Reputation: 866
I am using a Flask for one application I am working on, together with sqlalchemy and MySQL database for storing data. Jinja2 is used for templating. While developing, everything was OK, but now when the larger dataset is used, I am getting very slow rendering of some of the webpages that contain a lot of data. For example, a list of users is handled by this code:
def users():
q = Users.query.all()
out = []
for i in q:
try:
something_i_need = Table.query.filter_by(email=i.email).order_by(Table.date).first().id
except:
something_i_need = 0
out.append({
'id': i.id,
'last_name': i.last_name,
'first_name': i.first_name,
'middle_name': i.middle_name,
'phone': i.phone,
'team': i.team,
'status': i.status,
'needed': something_i_need,
'some_more_data': i.some_more_data
})
return render_template('users.html', list_of_users=out)
The data is a bit simplified, since theres more fields in the list. The call to this location, which queries around 2000 users at a time takes more than 10 seconds, and then the load of the page takes 10-20 as well. The table is wrapped by the following theme functions, first table from this link, and although disabling sorting functions on some columns helped, its still very slow.
So, I am wondering, how can I optimize this process or the generation of the template in order to make this faster? I am running this on an Amazon EC2 instance, with Python 2.7.3 and mod_wsgi, Flask 0.9, Flask-SQLAlchemy=0.16, Jinja2==2.7, MySQL-python=1.2.4, SQLAlchemy=0.8.1
. The one "obvious" solution, making a pagination and returning 100 or so records at a time would really work since the list has to contain all of the users for sorting purposes (date mostly), so that solution would the last resort.
Thanks in advance!
Upvotes: 1
Views: 1462
Reputation: 159905
Your issue is that you are running N+1 queries (where N
is the total number of users in the User
table) where 1 would do far better:
User.query \
.outerjoin(Table, User.email == Table.email) \
.order_by(User.email, Table.date)
will get you all users with all of their entries in Table
ordered by each user's email address and then by the date column in Table
. We use an outerjoin
rather than a join
to ensure that we get ever user, even if they don't have an entry in Table
.
Now, this is not quite what we need - we really want to get the latest entry in Table
if one exists. There is probably a better way to do this, but here's a simple example with a subquery:
last_entry = Table.query \
.group_by(Table.email) \
.order_by(Table.date) \
.subquery()
# Assuming that db is your Flask-SQLAlchemy extension
results = db.session.query(User, last_entry.c.id) \
.outerjoin(last_entry, User.email == last_entry.c.email)

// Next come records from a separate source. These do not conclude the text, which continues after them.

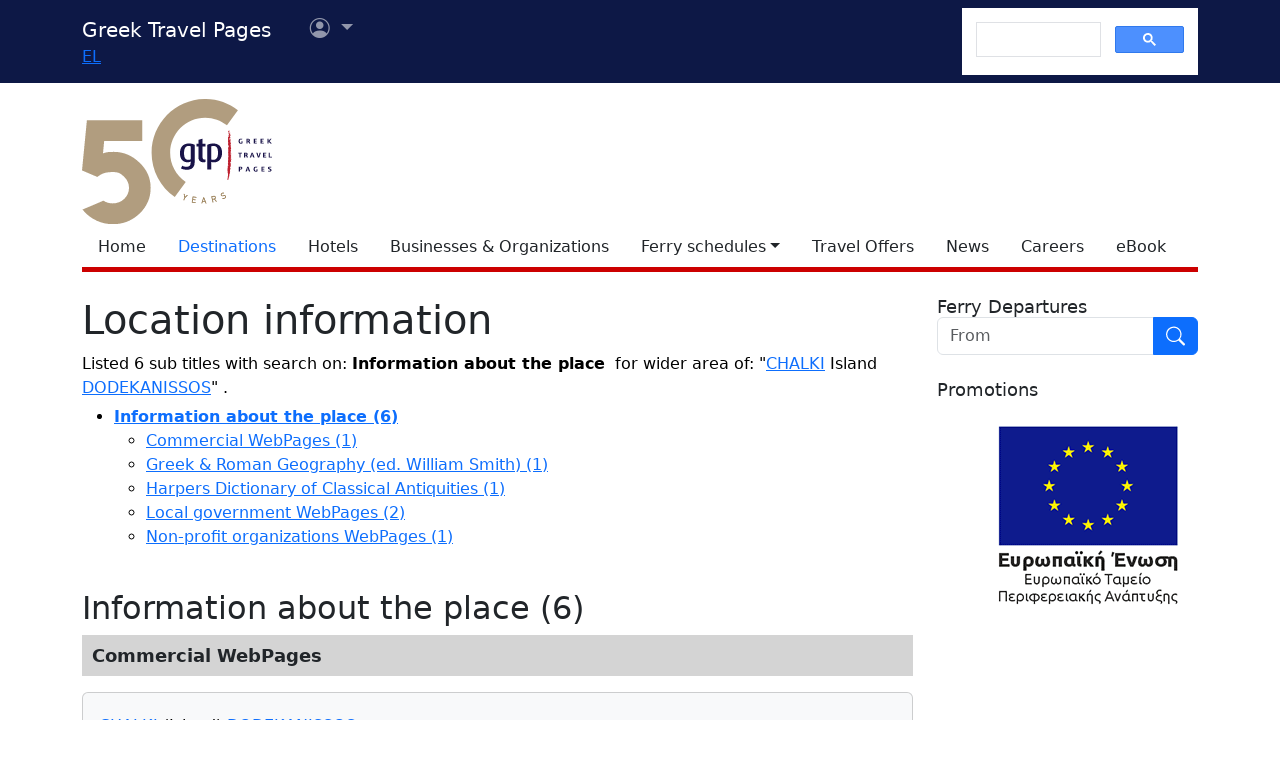

--- FILE ---
content_type: text/html; charset=utf-8
request_url: https://www.google.com/recaptcha/api2/aframe
body_size: 116
content:
<!DOCTYPE HTML><html><head><meta http-equiv="content-type" content="text/html; charset=UTF-8"></head><body><script nonce="5wrVEKcOaS8pAwtupVlZFw">/** Anti-fraud and anti-abuse applications only. See google.com/recaptcha */ try{var clients={'sodar':'https://pagead2.googlesyndication.com/pagead/sodar?'};window.addEventListener("message",function(a){try{if(a.source===window.parent){var b=JSON.parse(a.data);var c=clients[b['id']];if(c){var d=document.createElement('img');d.src=c+b['params']+'&rc='+(localStorage.getItem("rc::a")?sessionStorage.getItem("rc::b"):"");window.document.body.appendChild(d);sessionStorage.setItem("rc::e",parseInt(sessionStorage.getItem("rc::e")||0)+1);localStorage.setItem("rc::h",'1763941675468');}}}catch(b){}});window.parent.postMessage("_grecaptcha_ready", "*");}catch(b){}</script></body></html>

Then you can just materialize the query with a call to all
and you'll be off to the races:
return render_template('users.html', list_of_users=results.all())
Upvotes: 5
Reputation: 6714
Firstly do the querying Asynchronously. Secondly maintain a conditional flow, where you should display the returned results in chunks. for example:
//get lenght of returning cursor
if(//length of returning cursor is greator thatn 10 or something..)
{
//Run a loop here and update your UI on UI thread for every 10 values.
}
Upvotes: 0